→ **Stated task**
Everything from the line containing "Is the relationship" to the final line of the records below should be given again exactly, and nothing else.

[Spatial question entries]
■ ■ ■
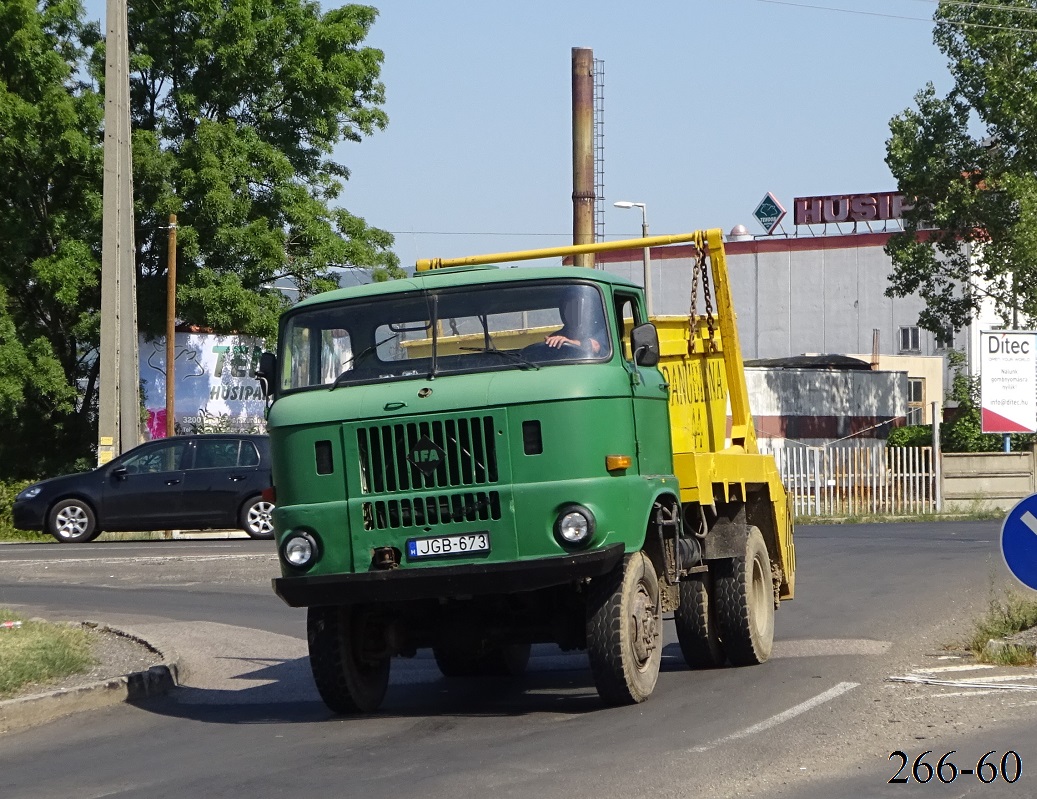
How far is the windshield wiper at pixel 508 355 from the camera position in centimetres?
914

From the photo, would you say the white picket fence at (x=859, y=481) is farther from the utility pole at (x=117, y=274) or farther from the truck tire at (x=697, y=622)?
the truck tire at (x=697, y=622)

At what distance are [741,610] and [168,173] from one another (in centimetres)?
2890

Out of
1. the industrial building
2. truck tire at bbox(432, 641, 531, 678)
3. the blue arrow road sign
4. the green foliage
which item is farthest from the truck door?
the industrial building

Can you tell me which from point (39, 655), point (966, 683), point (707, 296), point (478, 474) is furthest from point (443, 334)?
point (39, 655)

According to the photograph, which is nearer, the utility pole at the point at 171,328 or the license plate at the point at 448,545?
the license plate at the point at 448,545

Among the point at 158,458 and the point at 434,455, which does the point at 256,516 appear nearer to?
the point at 158,458

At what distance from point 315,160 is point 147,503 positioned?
1727cm

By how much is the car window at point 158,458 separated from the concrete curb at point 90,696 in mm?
12961

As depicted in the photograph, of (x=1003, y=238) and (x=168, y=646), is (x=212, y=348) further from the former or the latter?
(x=168, y=646)

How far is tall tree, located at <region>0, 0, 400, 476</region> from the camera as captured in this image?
36.4 meters

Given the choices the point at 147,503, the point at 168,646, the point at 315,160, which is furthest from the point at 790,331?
the point at 168,646

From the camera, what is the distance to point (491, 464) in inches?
350

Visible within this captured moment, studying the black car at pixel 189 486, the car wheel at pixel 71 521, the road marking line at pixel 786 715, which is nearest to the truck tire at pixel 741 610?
the road marking line at pixel 786 715

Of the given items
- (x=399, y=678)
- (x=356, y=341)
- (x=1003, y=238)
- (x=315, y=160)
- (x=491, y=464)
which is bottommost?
(x=399, y=678)
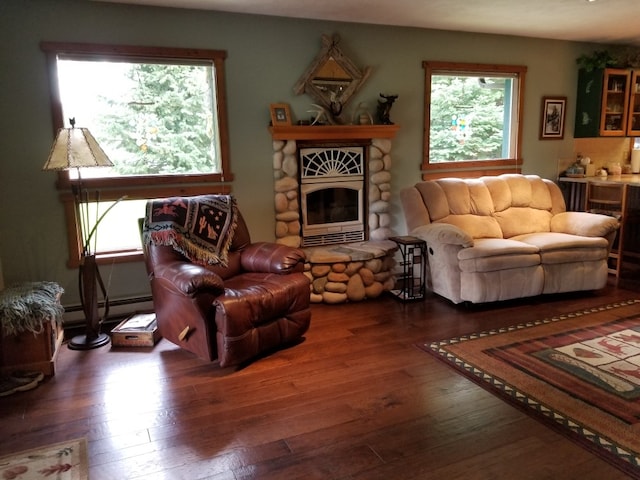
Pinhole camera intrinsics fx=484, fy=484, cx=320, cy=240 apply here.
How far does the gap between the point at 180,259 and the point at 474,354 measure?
2020mm

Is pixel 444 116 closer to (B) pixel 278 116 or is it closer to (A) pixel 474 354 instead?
(B) pixel 278 116

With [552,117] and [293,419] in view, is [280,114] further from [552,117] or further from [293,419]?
[552,117]

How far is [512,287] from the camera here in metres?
3.93

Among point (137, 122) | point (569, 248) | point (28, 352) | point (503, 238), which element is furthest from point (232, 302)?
point (569, 248)

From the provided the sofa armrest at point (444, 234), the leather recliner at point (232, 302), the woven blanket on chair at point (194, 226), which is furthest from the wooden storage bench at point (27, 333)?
the sofa armrest at point (444, 234)

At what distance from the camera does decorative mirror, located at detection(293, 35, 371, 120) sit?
420cm

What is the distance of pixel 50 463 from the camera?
207cm

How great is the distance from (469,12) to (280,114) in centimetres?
180

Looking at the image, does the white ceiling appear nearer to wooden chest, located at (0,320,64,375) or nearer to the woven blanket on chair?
the woven blanket on chair

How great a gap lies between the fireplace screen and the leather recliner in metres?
0.98

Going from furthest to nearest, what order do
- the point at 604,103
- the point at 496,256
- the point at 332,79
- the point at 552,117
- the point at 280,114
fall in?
the point at 552,117 < the point at 604,103 < the point at 332,79 < the point at 280,114 < the point at 496,256

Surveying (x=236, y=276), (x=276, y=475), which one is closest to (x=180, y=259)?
(x=236, y=276)

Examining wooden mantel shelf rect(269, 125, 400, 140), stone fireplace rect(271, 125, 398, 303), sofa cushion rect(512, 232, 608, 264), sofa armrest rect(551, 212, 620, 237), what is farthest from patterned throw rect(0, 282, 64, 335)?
sofa armrest rect(551, 212, 620, 237)

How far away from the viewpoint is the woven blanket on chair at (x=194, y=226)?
3246 mm
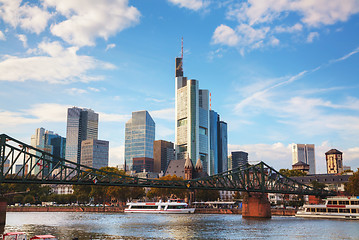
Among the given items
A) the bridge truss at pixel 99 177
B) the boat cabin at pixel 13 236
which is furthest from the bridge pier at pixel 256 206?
the boat cabin at pixel 13 236

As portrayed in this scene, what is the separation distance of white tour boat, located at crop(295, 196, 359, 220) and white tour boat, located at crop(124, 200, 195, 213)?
195 ft

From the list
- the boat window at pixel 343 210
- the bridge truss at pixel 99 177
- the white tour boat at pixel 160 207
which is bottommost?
the white tour boat at pixel 160 207

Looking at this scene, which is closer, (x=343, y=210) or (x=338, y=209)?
(x=343, y=210)

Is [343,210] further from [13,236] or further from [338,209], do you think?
[13,236]

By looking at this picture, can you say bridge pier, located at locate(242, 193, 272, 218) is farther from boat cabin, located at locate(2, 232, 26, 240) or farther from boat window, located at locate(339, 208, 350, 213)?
boat cabin, located at locate(2, 232, 26, 240)

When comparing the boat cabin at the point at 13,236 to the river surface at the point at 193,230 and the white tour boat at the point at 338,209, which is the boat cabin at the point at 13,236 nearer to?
the river surface at the point at 193,230

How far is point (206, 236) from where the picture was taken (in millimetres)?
63688

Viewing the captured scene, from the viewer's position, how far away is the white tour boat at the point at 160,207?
16475 centimetres

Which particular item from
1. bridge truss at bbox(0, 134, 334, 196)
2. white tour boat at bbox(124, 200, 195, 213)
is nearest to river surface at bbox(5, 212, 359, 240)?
bridge truss at bbox(0, 134, 334, 196)

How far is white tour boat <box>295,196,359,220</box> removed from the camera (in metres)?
105

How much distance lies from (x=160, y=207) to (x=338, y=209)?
78.6m

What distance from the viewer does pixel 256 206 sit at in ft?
383

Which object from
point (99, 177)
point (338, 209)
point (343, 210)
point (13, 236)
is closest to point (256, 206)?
point (338, 209)

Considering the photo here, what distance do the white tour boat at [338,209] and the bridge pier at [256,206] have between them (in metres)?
13.4
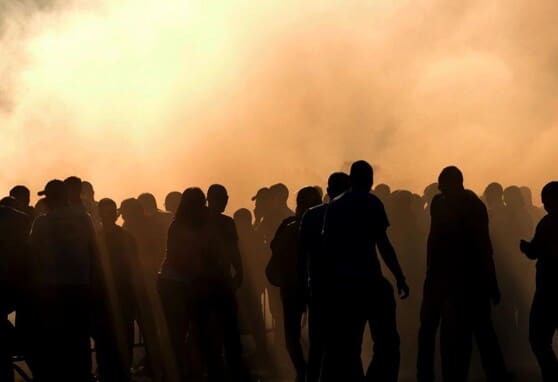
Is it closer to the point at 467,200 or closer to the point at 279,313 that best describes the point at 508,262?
the point at 279,313

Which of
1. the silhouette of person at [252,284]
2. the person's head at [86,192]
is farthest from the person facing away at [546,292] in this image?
the person's head at [86,192]

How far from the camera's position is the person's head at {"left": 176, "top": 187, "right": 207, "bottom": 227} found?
1139 cm

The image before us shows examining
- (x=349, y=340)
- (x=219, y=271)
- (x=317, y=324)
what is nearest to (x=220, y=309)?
(x=219, y=271)

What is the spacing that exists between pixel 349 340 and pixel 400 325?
5.86 metres

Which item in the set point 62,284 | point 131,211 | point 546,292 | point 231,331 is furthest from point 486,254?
point 131,211

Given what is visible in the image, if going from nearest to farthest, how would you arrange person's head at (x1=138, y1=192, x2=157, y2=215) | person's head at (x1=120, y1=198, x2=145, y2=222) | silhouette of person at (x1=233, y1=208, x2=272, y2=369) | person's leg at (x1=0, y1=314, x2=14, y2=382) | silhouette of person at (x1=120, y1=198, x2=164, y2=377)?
person's leg at (x1=0, y1=314, x2=14, y2=382)
silhouette of person at (x1=120, y1=198, x2=164, y2=377)
person's head at (x1=120, y1=198, x2=145, y2=222)
person's head at (x1=138, y1=192, x2=157, y2=215)
silhouette of person at (x1=233, y1=208, x2=272, y2=369)

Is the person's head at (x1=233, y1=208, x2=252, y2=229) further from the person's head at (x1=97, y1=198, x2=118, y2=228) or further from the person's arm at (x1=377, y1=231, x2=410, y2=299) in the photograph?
the person's arm at (x1=377, y1=231, x2=410, y2=299)

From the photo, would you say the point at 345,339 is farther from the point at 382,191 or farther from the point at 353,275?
the point at 382,191

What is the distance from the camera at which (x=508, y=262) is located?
1588cm

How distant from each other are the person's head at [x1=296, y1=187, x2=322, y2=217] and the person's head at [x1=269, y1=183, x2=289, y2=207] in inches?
139

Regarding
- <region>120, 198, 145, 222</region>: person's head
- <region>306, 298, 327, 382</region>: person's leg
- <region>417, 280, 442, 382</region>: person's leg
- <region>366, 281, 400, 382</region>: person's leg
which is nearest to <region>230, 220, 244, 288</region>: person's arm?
<region>306, 298, 327, 382</region>: person's leg

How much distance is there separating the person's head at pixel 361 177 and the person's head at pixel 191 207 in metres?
2.00

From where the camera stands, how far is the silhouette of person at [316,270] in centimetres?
1004

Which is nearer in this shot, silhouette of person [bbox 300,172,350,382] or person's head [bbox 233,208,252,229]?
silhouette of person [bbox 300,172,350,382]
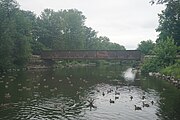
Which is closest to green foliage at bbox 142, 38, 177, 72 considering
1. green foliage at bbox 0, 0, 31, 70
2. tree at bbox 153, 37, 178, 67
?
tree at bbox 153, 37, 178, 67

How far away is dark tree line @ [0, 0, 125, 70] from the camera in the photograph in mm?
72656

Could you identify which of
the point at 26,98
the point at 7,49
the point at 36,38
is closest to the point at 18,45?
the point at 7,49

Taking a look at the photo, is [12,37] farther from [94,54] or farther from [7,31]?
[94,54]

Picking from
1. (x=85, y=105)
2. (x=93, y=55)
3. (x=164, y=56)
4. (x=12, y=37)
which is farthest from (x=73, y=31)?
(x=85, y=105)

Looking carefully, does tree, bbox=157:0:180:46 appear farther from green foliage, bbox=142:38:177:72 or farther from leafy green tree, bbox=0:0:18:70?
leafy green tree, bbox=0:0:18:70

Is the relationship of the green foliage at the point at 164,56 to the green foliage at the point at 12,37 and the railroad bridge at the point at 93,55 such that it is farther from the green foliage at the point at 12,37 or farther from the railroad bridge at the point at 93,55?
the green foliage at the point at 12,37

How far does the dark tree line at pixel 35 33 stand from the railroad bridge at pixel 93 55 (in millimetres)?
5073

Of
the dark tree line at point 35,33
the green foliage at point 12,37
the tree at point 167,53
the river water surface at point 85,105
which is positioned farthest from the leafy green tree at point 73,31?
the river water surface at point 85,105

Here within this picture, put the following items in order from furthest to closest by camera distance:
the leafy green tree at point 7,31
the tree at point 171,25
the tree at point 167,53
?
the tree at point 171,25 < the tree at point 167,53 < the leafy green tree at point 7,31

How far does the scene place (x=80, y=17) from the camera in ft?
430

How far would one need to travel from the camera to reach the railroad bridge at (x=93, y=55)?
92.4 metres

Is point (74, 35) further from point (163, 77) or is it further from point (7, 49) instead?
point (163, 77)

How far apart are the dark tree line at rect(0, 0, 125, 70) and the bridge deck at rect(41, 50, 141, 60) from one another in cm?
528

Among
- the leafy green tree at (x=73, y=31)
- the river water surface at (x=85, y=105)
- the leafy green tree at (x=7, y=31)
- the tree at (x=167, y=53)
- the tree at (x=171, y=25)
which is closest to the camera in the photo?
the river water surface at (x=85, y=105)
■ ■ ■
→ **Result of the exercise**
Is the relationship of the green foliage at the point at 164,56 to the green foliage at the point at 12,37 and the railroad bridge at the point at 93,55 such that it is farther from the green foliage at the point at 12,37 or farther from the railroad bridge at the point at 93,55?
the green foliage at the point at 12,37

How far does the dark tree line at pixel 35 33 stand from the railroad bridge at pixel 93 55 (in millimetres)?
5073

Of
the dark tree line at point 35,33
the green foliage at point 12,37
the tree at point 167,53
the river water surface at point 85,105
which is positioned farthest from the leafy green tree at point 73,31?
the river water surface at point 85,105

Here within this picture, put the following items in order from furthest to closest by camera distance:
the leafy green tree at point 7,31
the tree at point 171,25
the tree at point 167,53
?
the tree at point 171,25 < the tree at point 167,53 < the leafy green tree at point 7,31

How far does the scene place (x=80, y=17) from the camera in ft?
430

How far would one need to travel from the camera to reach the railroad bridge at (x=93, y=55)?
92.4 metres

Is point (74, 35) further from point (163, 77) or is it further from point (7, 49) instead?
point (163, 77)

How far apart are the dark tree line at rect(0, 0, 125, 70) and the bridge deck at rect(41, 50, 141, 60) from one another in cm?
528

Among
- the leafy green tree at (x=73, y=31)
- the river water surface at (x=85, y=105)
- the leafy green tree at (x=7, y=31)
- the tree at (x=167, y=53)
- the tree at (x=171, y=25)
which is closest to the camera in the photo?
the river water surface at (x=85, y=105)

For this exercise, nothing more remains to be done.